Varoluş, Sartre
Varlık, var olmak, nasıl oluştuğu us kavramı sebebiyle biraz mistik. Öz, ilahi güç, kişi olarak veya bir norm olarak. Tartışma konusu ise bu kavramlardan hangisinin daha önce olduğu. Muhakkak ki öz şu anki varlıklarımızı oluşturdu ama varlıklardan meydana gelenlerin özle de bir bağlantısı yoktu bu durumda kimi insanı varlığın öze ulaşıp ulaşamayacağını merak etti. Sonunda egzistansiyalizm adlı akım Jean-Paul Sartre vasıtasıyla hayat buldu. İçinde bulunduğu sosyal durumu, önemli esnalarda verdiği kararları amaçları doğrultusunda -ki bu amaç özü bulmak- değerlendirdi ve ona göre davrandı.
Egzistansiyalizm, varoluşçuluk, insanın neden var olduğunu bilmeden girdiği bir mücadelenin mutlak çözümü. Varoluşçuların gayeleri basittir, varlıklar kendi özü kendi davranış biçimlerinden yaratır. Birey, içinde bulunduğu toplumda öğrenerek, tecrübe ederek, gözlemleyerek gelişir ve benliğini oluşturan sadece ve sadece kendisidir. Diğer bir deyişle, birey kendisini oluşturan bir projenin ürünüdür ve varlığının sebebi kendisini geliştirmektir bu sebepledir ki insan kendi seçimlerinin bir sonucudur. Diğer yandan, bu durum bireye varlığını açıklayabilmesi için sorumluluklar yükler. Varoluşçular bu sorumlulukları öze ulaşma ve açıklama bakımından önemli bulduğu için, sorumluluklar bireylerin mücadelelerinde rehber niteliği taşıdığı düşünülür. Aslında baktığımızda sorumluluklarımızın hayatımıza direkt etki yaptığını söyleyebilir çünkü sorumluluklar bireye çevre üzerinden yüklenir ve çevreyi anlamak, daha da önemlisi bireyin kendisini anlamak için sorumluluklarının farkında olması gerekir. Varoluşçuların sorumluluk kavramını bu şekilde değerlendirip, ona göre hayatlarını kurarlar.

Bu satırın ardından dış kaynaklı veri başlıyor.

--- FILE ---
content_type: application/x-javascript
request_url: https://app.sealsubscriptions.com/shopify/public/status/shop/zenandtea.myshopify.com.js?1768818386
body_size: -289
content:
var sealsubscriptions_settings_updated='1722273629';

Sartre varoluşçuluğun felsefe dalı altında bir öğreti olduğunu söylese de fikir olarak varoluşçuluk, birçok insanın düşünsel hayatını belirlemiştir. Edebiyatla uğraşan sanatçılarda, sokaktan çevirdiğimiz bir insanda da aynı varoluşsal sancılar gözlemlenebilir bu da varoluşçuluğun felsefe dalı altında gelişerek sosyal hayatta bireylerin seçimlerine önayak olduğu söylenebilir. Rus edebiyatının yeraltı yazarlarından Dostoyevski, Fransız edebiyatın Camus ve Türk edebiyatından Oğuz Atay bu sanatçılar varoluşçuluğu hayatlarının merkezlerine koymuş ve felsefeden doğan bu öğretiyi sosyal hayata bıraktıkları eserlerle veya direkt kendi hayatlarıyla daha genel bir perspektifte incelenmesinde yardımcı olmuşlardır. Felsefe kaynaklı bir öğreti olduğundan, diğer fikir akımları tarafından bazı eleştirilere konu olan egzistansiyalizm, bireyde terk edilmişlik hissi, mutsuzluk ve umutsuzluk gibi olumsuz etkiler meydana çıkardığı söylenmiştir. Sartre bu eleştirileri açıklarken insanın kendi kaderini yazdığını düşünür ve mutsuzluk ve umutsuzluk gibi kavramların sosyal durumlara göre değişkenlik gösterdiğini, örneğin, bireyin zaman içerisinde karşılaştığı birbirinden farklı sosyal durumların insanın mutluluğunu belirlediğini savunur. Bu görüşün temelinde yine insanın sosyal hayata karşı kendi içinde yarattığı bu öz sayesinde bu yorumları yapabilmesi yatar.
Varoluşçuluğun bir felsefe öğretisi olarak başlayan ve daha sonra gündelik hayatlarımıza kadar giren bu yolculuğunda önemli sanatçılar katkıda bulunmuştur. Rus edebiyatından Dostoyevski, Fransız edebiyatından Camus ve belki de Türk edebiyatından Oğuz Atay, bu sanatçılar bıraktıkları eserlerle veya direkt kendi yaşamlarıyla varoluşçuluğun genel bir olguya ulaşması için çabalamıştır.
‘ Bizler Tanrı’nın terkedilmiş çocuklarıyız bu yüzden kendi yolumuzu kendimiz bulmalıyız.’